Log these metrics, set alerts, and review them weekly. A bot that gradually drifts toward its rate limit as you add assets or strategies will eventually cross it. Better to see the trend early and adjust than to discover it during a volatile market session.

The rate-limit architecture that scales

Here's the stack that keeps production Hyperliquid bots well under budget, no matter how many assets they track:

  1. WebSocket first: Use AllMids for prices, L2Book for depth on active assets, UserEvents for fills. This eliminates the highest-frequency REST polling.
  2. Cache everything slow: Funding rates, metadata, and historical queries get local TTL caches. Refresh on schedule, not on demand.
  3. Batch all writes: Group orders, cancels, and modifications into batches. Per the weight formula, batches under 40 cost weight 1.
  4. Separate data from execution: Use different request managers with independent monitoring. A data bug should never block a trade.
  5. Offload analytics: Let a pre-computed API like HyperTracker handle cohort intelligence. Spend your Hyperliquid budget on what only Hyperliquid can give you.
  6. Monitor and alert: Track weight consumption per endpoint, watch for 429 trends, and adjust TTLs or subscription counts before you hit limits.
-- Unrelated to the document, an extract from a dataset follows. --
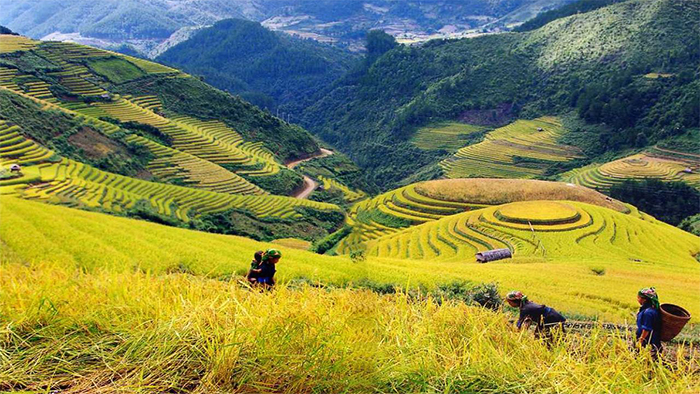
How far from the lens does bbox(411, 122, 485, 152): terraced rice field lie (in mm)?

Every Hyperliquid builder hits 429 at least once. The ones who build lasting products are the ones who redesign their architecture so it never happens again. The tools are all there: weight-based budgeting, generous batching, native WebSocket support, and a userRateLimit endpoint that tells you exactly where you stand. Use them, and the rate limit becomes a guardrail you never touch.